◆ **VORLIEGENDER TEXT**:

■ ■ ■ ■

Demokratie: Mensch, mach mit!

Als Ergebnis der studentischen Revolte von 1968 haben alle Studierenden an der Uni das Recht, sich demokratisch zu organisieren und an allen Uni-Wahlen teilzunehmen. Das Referat für internationale Studierende (RiS) ist auch Ausdruck solcher Kämpfe. Entgegen Vereinzelung im Studium informieren wir regelmäßig mit Flugblättern und über soziale Medien über Beteiligungsmöglichkeiten und Kontroversen – in Orientierungseinheiten, in Wohnheimen, im Studienkolleg, auf dem Campus und wo immer Gelegenheit dazu ist. Denn alle müssen wissen: Die Universität – das sind wir alle. Wir können sie gemeinsam und zum Nutzen der ganzen Gesellschaft verändern, wenn wir unsere Rechte wahrnehmen!

Der Kern der studentischen Demokratie ist das Studierendenparlament (StuPa). Dieses wird von uns allen gewählt und wählt seinerseits den Allgemeinen Studierendenausschuss (AStA). Im StuPa werden die wichtigsten Debatten der studentischen Politik geführt – zum Beispiel, wie eine Verbesserung der sozialen Lage zu erreichen ist, wie das Studium anregender und solidarischer wird, welche Verantwortung die Universität für die globale Entwicklung hat, wie die Kultur in der Studierendenschaft verbessert werden muss und wie wir gemeinsam wirksamer werden.

■ ■ ■ ■

◆ **BEREITGESTELLTE ANGABEN**:
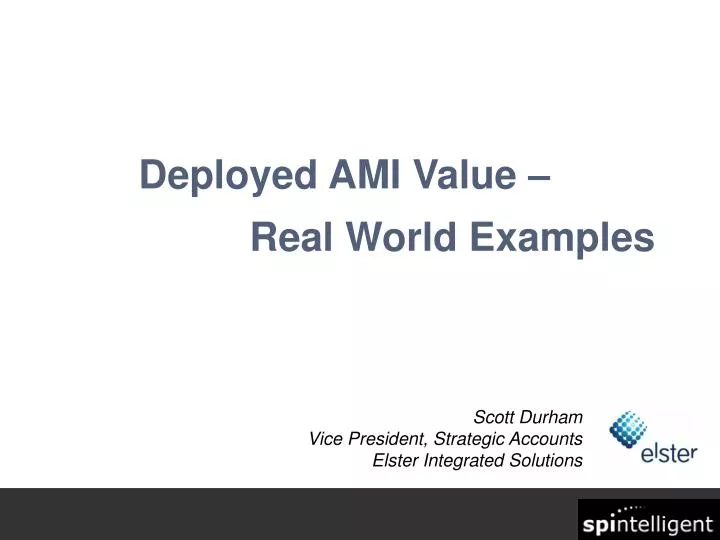 Deployed AMI Value –
Real World Examples

Scott Durham
Vice President, Strategic Accounts
Elster Integrated Solutions

elster

spintelligent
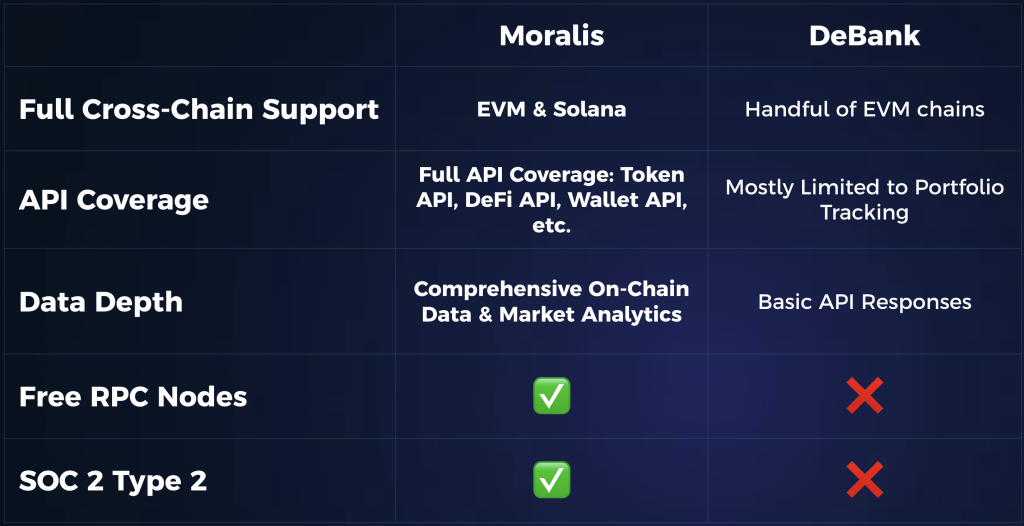 | | Moralis | DeBank |
|---|---|---|
| Full Cross-Chain Support | EVM & Solana | Handful of EVM chains |
| API Coverage | Full API Coverage: Token API, DeFi API, Wallet API, etc. | Mostly Limited to Portfolio Tracking |
| Data Depth | Comprehensive On-Chain Data & Market Analytics | Basic API Responses |
| Free RPC Nodes | ✅ | ❌ |
| SOC 2 Type 2 | ✅ | ❌ |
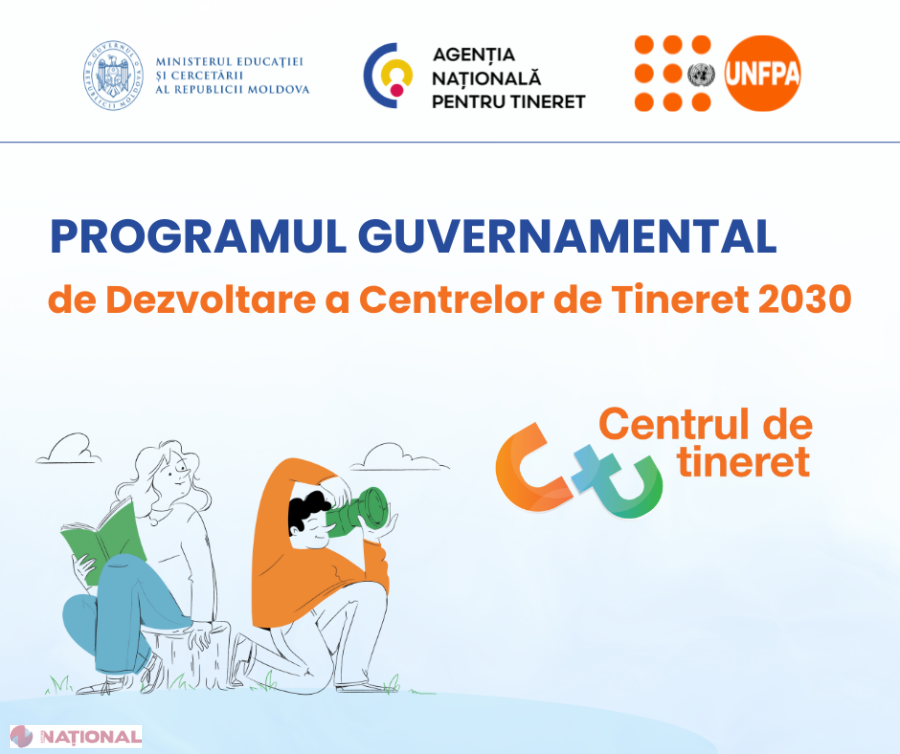 MINISTERUL EDUCAȚIEI ȘI CERCETĂRII AL REPUBLICII MOLDOVA

AGENȚIA NAȚIONALĂ PENTRU TINERET

UNFPA

PROGRAMUL GUVERNAMENTAL

de Dezvoltare a Centrelor de Tineret 2030

Centrul de tineret

NAȚIONAL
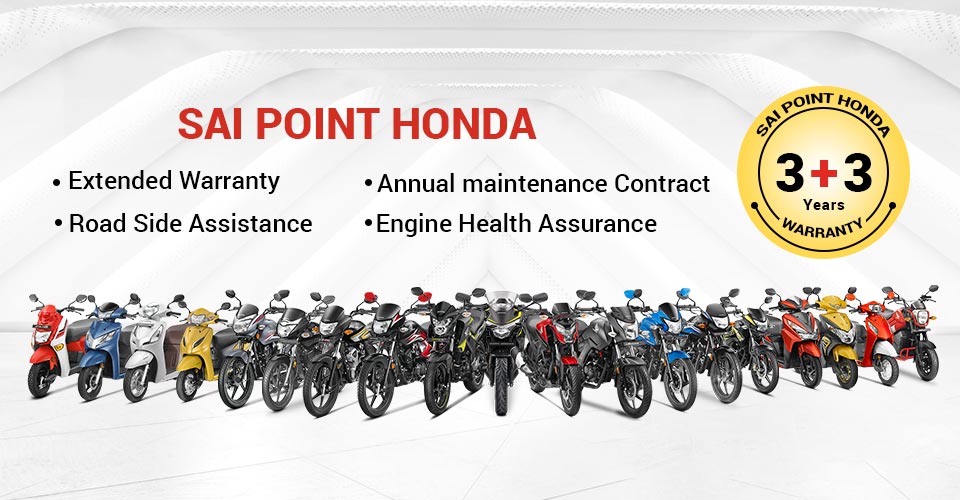 SAI POINT HONDA

• Extended Warranty
• Road Side Assistance

• Annual maintenance Contract
• Engine Health Assurance

SAI POINT HONDA
3+3
Years
WARRANTY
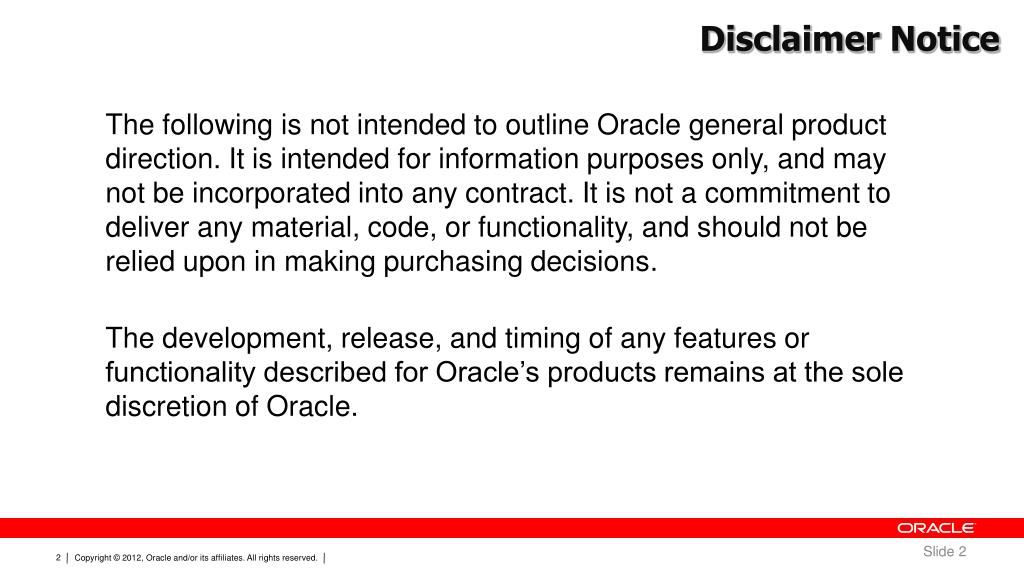 Disclaimer Notice

The following is not intended to outline Oracle general product direction. It is intended for information purposes only, and may not be incorporated into any contract. It is not a commitment to deliver any material, code, or functionality, and should not be relied upon in making purchasing decisions.

The development, release, and timing of any features or functionality described for Oracle's products remains at the sole discretion of Oracle.

ORACLE

2 | Copyright © 2012, Oracle and/or its affiliates. All rights reserved. |

Slide 2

■ ■ ■ ■

Entnimm dem Text über die studentische Demokratie wortgetreu die Stelle, die mit den Worten „Als Ergebnis der“ beginnt, und hör nach „unsere Rechte wahrnehmen!“ auf. Stütze dich ausschließlich auf den Text über die studentische Demokratie.

◆ **ERGEBNIS**:
Als Ergebnis der studentischen Revolte von 1968 haben alle Studierenden an der Uni das Recht, sich demokratisch zu organisieren und an allen Uni-Wahlen teilzunehmen. Das Referat für internationale Studierende (RiS) ist auch Ausdruck solcher Kämpfe. Entgegen Vereinzelung im Studium informieren wir regelmäßig mit Flugblättern und über soziale Medien über Beteiligungsmöglichkeiten und Kontroversen – in Orientierungseinheiten, in Wohnheimen, im Studienkolleg, auf dem Campus und wo immer Gelegenheit dazu ist. Denn alle müssen wissen: Die Universität – das sind wir alle. Wir können sie gemeinsam und zum Nutzen der ganzen Gesellschaft verändern, wenn wir unsere Rechte wahrnehmen!